The Reds chief also singled out Sean Hessey for praise as the centre-half has been a revelation since he signed from Macclesfield in the summer.
"I think Sean has made a big difference to the side with his experience. And he is also a very good passer of the ball which helps when you’re passing the ball out from the back and means you can retain the ball."
But, on the opposite side of the coin, Coleman admits that the lack of goals is something which is a worry.
While most of the top 10 teams are closing in or on double figures from their six league games so far, Stanley have netted four times this season in two matches.
And they only have two players on target – Sean McConville with his hat-trick against Macclesfield and Rory Boulding with his last-gasp equaliser against Wycombe.
And a goal drought is certainly something new to Coleman’s 11 years at Stanley where fans are more used to his sides scoring at will – but also conceding.
"It’s still early days but we’re still working on things and I think we’re just lacking a little more goalscoring threat. If we could have that and we could score some goals I think we’d be a lot higher in the league.
"We’ve made more chances than Torquay, that’s for sure, and our keeper hasn’t made a save and theirs has made three or four, so you can draw your own conclusions from that."
The Reds did catch Gulls keeper Scott Bevan in superb form.
The former Southampton trainee, whose career was threatened when he had to have a kidney removed after sustaining an injury playing for Tamworth, pushed out McConville’s powerful shot, denied Charlie Barnett from a free kick and a deflection from Jimmy Ryan’s shot wrong-footed Bevan but he still managed to change direction and clear.
Ryan had another effort which took a deflection but Bevan was again alive to it to keep that out, and the stopper denied the Reds a last-gasp winner in injury time when captain Andy Procter’s goalbound header was pushed away by the goalie. Anywhere else and it was a win for the Reds with Procter still cursing himself after the game for failing to take the chance.
But the Gulls, without top scorer Elliot Benyon, made sure it wasn’t all one-way traffic with Martin Gritton getting in front of his marker and putting one effort just wide and there were worries when ex-Red super sub Billy Kee came on after the hour.

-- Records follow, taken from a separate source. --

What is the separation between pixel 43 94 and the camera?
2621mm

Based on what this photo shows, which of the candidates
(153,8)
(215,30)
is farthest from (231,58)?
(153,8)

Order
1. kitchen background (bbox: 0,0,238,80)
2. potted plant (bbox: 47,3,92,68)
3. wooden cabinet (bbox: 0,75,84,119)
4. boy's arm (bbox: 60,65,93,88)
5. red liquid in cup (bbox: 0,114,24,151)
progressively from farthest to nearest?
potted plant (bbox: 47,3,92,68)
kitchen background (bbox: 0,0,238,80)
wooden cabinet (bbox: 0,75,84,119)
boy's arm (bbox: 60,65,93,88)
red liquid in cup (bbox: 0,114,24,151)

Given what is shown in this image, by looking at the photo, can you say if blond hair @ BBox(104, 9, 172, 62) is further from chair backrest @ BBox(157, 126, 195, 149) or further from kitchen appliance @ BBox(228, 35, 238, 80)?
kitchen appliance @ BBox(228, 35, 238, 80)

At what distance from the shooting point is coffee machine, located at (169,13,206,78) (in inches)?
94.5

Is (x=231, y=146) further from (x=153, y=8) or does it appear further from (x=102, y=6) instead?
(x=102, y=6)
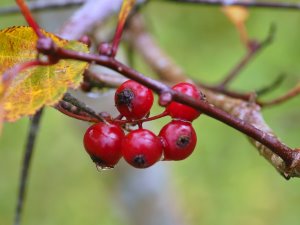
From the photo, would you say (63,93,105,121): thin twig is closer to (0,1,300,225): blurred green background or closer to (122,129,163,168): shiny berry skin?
(122,129,163,168): shiny berry skin

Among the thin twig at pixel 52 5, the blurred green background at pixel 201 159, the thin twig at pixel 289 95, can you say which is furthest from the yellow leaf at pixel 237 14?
the blurred green background at pixel 201 159

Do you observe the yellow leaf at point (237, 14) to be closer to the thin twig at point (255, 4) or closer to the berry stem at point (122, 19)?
the thin twig at point (255, 4)

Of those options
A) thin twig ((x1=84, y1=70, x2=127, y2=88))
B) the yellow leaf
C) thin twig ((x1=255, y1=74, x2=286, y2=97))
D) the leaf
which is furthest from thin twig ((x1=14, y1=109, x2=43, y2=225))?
the yellow leaf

He was known for winning Stanley games off the bench last season and Coleman admitted there was a big gulp when Phil Edwards was judged to have handled the ball on the edge of the area with seven minutes to go.
"I feared the worse when Billy got that free kick because I showed him how to do them!" said Coleman.
Instead the Reds chief was relieved to see that, instead of giving Kee the free kick himself, Torquay passed the ball to him, which allowed the Reds wall to block the effort.
"I can’t believe they touched it to him!" said the Reds boss who had enjoyed friendly banter with his former player before the game.
And the point could have been snatched from the Reds in the denying seconds when a Chris Zebroski header skimmed the crossbar.
The 50-or-so Reds fans behind that goal were certainly relieved at that after having last minute heartbreak at Plainmoor last season when Darran¿Kempson scored a late own goal to hand the game to the Gulls.
Coleman continued: "They were nervous moments for us late on, but thankfully it wasn’t a repeat of last year and we even had a chance ourselves to win it late on."
And while another point on their travels was well received, Coleman would never really settle for a draw.
"I’d always try to get the three points, but I think you can look back on a point and think that it’s a point well gained."